‘Bad Planet’ Day
Almost everything that makes ‘headlines’ is a reality we should be ashamed of. Mankind is a shadow of what it ought to have been at this stage of its evolution

“Man as an individual is a genius.
But men in the mass form the
headless monster; a great, brutish
idiot who goes where prodded.”
— Sir Charles Spencer (Charlie) Chaplin
A nation announces ‘war bereavement’ compensation running into crores of rupees for a United Nations-designated terrorist, from funds received from an aid agency as part of a ‘bailout package’. A world-leader President makes a mockery of his post and country, staking claim for victories even in races he never took part in. A nation that thumps its chest for being a world-beater ridicules and lampoons a terror victim’s widow, rather than stand by her like a rock. A war heroine charting out the path for others to follow is rebuked and called unprintable names – by an MLA, a minister in a state cabinet, no less. A country at war claims 16,000 of its people have been captured by the enemy; worse, it says detainees are being raped, beaten and mutilated, even thrown against or stuffed into wooden boxes while still alive.

- _INFORMATION SUPPLIED_:
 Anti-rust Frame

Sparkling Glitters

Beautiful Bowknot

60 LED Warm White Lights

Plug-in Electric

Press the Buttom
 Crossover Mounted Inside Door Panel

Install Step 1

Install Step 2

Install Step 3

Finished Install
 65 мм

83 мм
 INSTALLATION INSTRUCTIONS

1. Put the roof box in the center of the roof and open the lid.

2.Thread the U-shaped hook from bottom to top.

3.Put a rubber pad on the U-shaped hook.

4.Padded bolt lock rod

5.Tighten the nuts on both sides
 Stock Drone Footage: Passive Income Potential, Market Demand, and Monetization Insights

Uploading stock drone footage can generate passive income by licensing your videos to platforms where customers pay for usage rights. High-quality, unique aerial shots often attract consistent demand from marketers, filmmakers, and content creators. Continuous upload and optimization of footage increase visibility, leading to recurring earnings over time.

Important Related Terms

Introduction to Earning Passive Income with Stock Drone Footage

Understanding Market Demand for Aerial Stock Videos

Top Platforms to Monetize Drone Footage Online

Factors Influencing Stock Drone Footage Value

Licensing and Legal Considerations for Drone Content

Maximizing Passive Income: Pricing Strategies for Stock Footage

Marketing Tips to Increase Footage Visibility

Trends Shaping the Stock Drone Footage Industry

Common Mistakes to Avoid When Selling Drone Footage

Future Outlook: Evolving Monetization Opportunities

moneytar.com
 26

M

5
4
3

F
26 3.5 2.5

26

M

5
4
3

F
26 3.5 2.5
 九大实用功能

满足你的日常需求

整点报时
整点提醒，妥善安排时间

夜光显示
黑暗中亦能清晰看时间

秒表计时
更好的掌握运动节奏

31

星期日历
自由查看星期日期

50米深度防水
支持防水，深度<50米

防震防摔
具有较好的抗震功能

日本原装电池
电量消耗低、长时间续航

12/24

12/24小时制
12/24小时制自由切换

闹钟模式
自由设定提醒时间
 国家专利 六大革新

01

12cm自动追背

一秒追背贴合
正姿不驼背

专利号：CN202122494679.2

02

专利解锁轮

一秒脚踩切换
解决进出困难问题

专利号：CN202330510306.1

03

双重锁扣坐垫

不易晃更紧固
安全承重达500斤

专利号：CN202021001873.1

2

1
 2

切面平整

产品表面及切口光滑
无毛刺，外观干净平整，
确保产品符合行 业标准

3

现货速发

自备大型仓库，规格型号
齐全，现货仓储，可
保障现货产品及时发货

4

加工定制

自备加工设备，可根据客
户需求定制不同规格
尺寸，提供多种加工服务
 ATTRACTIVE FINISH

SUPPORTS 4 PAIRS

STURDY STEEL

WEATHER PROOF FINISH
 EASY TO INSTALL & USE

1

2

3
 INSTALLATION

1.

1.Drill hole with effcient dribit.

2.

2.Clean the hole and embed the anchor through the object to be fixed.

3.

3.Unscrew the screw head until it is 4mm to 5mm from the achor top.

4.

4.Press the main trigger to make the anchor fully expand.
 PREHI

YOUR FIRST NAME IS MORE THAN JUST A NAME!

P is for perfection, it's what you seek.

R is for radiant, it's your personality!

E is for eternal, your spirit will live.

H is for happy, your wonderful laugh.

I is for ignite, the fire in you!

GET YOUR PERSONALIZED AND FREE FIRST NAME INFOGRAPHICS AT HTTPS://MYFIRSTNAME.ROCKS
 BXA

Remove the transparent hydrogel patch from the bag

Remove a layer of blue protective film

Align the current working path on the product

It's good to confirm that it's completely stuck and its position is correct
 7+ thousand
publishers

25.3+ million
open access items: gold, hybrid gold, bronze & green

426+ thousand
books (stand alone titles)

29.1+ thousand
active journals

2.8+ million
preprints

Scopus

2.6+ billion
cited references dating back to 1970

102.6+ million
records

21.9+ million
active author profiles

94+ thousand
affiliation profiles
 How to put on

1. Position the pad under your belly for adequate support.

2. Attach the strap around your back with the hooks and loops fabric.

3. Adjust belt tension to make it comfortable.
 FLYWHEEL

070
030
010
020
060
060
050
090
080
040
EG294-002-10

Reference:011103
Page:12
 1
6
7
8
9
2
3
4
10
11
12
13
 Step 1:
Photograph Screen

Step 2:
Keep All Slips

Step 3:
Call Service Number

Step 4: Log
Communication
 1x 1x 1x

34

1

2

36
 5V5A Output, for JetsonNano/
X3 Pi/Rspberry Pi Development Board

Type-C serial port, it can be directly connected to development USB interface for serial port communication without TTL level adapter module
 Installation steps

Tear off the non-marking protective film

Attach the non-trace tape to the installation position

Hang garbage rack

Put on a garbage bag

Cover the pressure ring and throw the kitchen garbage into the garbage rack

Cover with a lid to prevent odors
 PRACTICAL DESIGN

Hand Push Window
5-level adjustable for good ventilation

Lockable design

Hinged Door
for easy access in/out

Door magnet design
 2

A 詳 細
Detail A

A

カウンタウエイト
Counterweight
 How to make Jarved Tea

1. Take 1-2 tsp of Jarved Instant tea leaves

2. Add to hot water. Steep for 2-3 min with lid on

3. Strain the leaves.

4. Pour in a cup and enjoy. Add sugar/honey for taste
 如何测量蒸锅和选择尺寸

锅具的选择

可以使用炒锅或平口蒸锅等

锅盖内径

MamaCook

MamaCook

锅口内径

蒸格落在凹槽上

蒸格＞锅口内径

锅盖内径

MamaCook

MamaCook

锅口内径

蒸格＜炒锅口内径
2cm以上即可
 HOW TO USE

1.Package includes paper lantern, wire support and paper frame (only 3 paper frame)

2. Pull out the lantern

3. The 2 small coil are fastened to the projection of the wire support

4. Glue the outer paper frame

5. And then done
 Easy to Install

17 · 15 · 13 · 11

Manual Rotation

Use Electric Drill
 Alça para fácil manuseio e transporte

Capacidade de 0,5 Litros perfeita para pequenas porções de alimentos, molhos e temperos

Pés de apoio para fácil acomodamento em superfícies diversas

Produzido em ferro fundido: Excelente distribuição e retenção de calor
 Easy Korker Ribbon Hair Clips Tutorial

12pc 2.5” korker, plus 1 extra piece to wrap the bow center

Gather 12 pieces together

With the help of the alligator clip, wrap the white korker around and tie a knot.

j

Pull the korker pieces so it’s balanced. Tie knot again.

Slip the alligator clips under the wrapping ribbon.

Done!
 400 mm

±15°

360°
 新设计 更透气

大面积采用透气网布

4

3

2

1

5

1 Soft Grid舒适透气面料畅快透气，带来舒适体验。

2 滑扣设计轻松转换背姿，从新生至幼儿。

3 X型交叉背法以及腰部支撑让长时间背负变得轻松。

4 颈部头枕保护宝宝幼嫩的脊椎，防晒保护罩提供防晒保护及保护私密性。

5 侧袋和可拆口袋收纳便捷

- _ASSIGNMENT_:
Please continue the "Bad Planet" Day essay on shameful headlines from its last sentence.

- _TASK RESULT_:
Mankind is a shadow of what it ought to have been at this stage of its evolution. The bare-bones examples in the lead-up above underscore this blunt reality. This is particularly distressing as the examples cited barely skim the surface – if we plunge into the numbing details of mishappenings infesting Planet Earth, there will be no column here, only pathetic tales that leave us red-faced.
How did the super-species called ‘Man’ descend to a level that even slobs and swine would avoid it, given a choice? When did a world that gave birth to Michelangelo, Bramante, Raphael and da Vinci stop its march to thinking, wisdom and creativity, to take a diametrically opposite plunge into decadence and depravity? Was there a perceptible tipping point, or is this a raw price that’s paid in any misplaced quest for progress, development and supremacy?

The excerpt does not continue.